O que significa mesmo “fundação” de uma cidade? Trata-se de um conceito fluido e escapista. Existem várias possibilidades. Muitas cidades no Brasil têm sua origem em um ato jurídico e/ou administrativo que deu forma institucional à comunidade: criação da freguesia ou paróquia, da vila, da cidade etc. Outras se referem a um ato voluntário de alguns, chamados de “fundadores”, que doaram parte de suas propriedades para a formação de um patrimônio eclesiástico, onde foi construída uma capela. Esta, sim, origem de muitas cidades. De certa forma, foi o caso de Ribeirão, como entenderam a banca da USP e os edis de 1954. Mas permanece um conceito sem significado claro e objetivo.
No entanto, como grande parte das nossas cidades, Ribeirão teve “formação espontânea”. Ao arrepio de atos jurídicos e administrativos e mesmo independente da vontade de alguns que desejavam ter aqui uma povoação, essa se originou espontaneamente, a partir dos mais diversos interesses particulares, antes da construção da capela na Praça XV. Portanto, não cabe falar em “fundação”, muito menos para definir a data de aniversário da cidade. A documentação reflete aquela formação espontânea. Na lista de eleitores de São Simão de 1857, que encontramos no Arquivo Público do Estado de São Paulo, o seu 22º quarteirão se chama “Arraial de São Sebastião”. É isso mesmo: em 1857, já existia o arraial. Portanto, se entendermos por “fundação” o momento de origem de um aglomerado humano, que as autoridades viriam mais tarde reconhecer como uma comunidade política, tudo indica que ela deve ser recuada no tempo! As origens de Ribeirão sempre foram controvertidas.
A política dirigindo a história
O arquiteto Ricardo Barros no seu livro “História da História da Fundação de Ribeirão Preto”, esclarece a questão. Ele faz um resgate da construção ideológica de como as elites políticas da época definiram a data de fundação da cidade para se comemorar, então, seu primeiro centenário, até com a presença do presidente JK. Enfim, foi uma decisão mais política do que científica. Sem falar que, como a Lei Federal só autoriza o município criar, no máximo, quatro feriados religiosos, incluída aí a Sexta-feira Santa, o feriado de 19 de junho é, oficialmente, um feriado religioso dedicado a Santa Juliana Falconieri. Ainda tem mais essa!

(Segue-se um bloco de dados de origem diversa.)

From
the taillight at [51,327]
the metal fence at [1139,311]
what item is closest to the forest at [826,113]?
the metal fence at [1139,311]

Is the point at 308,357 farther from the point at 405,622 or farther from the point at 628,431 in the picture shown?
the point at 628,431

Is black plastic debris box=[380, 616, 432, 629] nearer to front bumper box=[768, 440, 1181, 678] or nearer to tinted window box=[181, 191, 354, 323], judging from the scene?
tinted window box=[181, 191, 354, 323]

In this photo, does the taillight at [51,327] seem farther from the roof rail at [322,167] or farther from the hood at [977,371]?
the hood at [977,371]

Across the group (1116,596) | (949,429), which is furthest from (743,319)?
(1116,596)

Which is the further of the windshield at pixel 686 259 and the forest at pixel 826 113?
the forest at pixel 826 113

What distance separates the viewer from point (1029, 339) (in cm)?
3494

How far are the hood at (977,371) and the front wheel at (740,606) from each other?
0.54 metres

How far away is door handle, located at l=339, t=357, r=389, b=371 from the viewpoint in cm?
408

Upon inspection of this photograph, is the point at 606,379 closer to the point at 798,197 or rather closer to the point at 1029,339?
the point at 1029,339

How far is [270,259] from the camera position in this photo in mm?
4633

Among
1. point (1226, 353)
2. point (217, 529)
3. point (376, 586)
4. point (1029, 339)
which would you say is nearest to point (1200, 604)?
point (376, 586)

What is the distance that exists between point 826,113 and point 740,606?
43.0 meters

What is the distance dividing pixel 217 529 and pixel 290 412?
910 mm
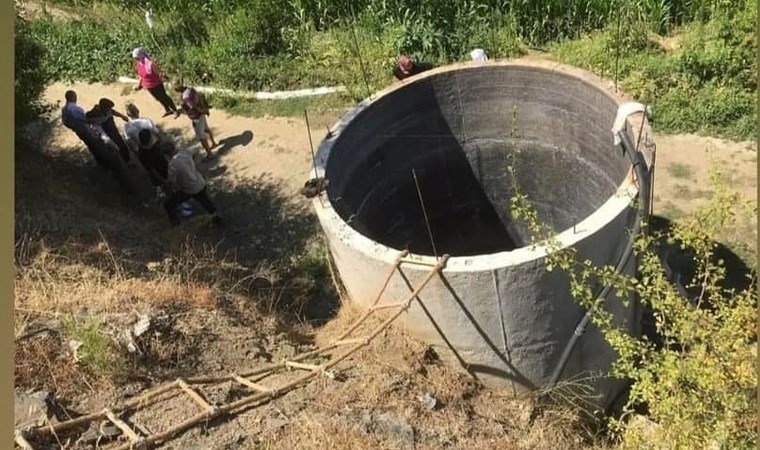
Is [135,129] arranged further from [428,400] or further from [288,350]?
[428,400]

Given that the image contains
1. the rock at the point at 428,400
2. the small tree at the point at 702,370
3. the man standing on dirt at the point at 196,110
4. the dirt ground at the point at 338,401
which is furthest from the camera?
the man standing on dirt at the point at 196,110

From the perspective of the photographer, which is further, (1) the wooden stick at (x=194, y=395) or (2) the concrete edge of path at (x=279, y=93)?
(2) the concrete edge of path at (x=279, y=93)

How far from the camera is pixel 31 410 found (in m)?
5.03

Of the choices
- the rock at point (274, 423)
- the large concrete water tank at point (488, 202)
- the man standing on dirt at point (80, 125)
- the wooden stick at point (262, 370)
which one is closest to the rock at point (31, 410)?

Enfim, se você quiser conhecer mais sobre esta controvertida questão, acesse o meu livro “Ribeirão Preto Revisitada” na internet: https://drive.google.com/drive/folders/1X7fxKM6C-yutr7U8-KGggYaksLFV5W7c.
O jornal TRIBUNA também publicou este artigo na sua edição de 24/06/2023
Foto: Manifestação popular em frente à Casa de Câmara e Cadeia (atual Museu da Imagem e do Som – MIS), na Rua Cerqueira Cesar em 1892. Vereadores e autoridades, liderados por um grupo armado depôs a Câmara Municipal, no contexto da revolta de Bernardino de Campos em São Paulo. Esta, talvez, seja a foto mais antiga de Ribeirão Preto. Neste espaço, verdadeiro marco zero da cidade, existiu, na década de 1850, um aglomerado de casas e uma capelinha, muito antes da construção da capela na Praça XV.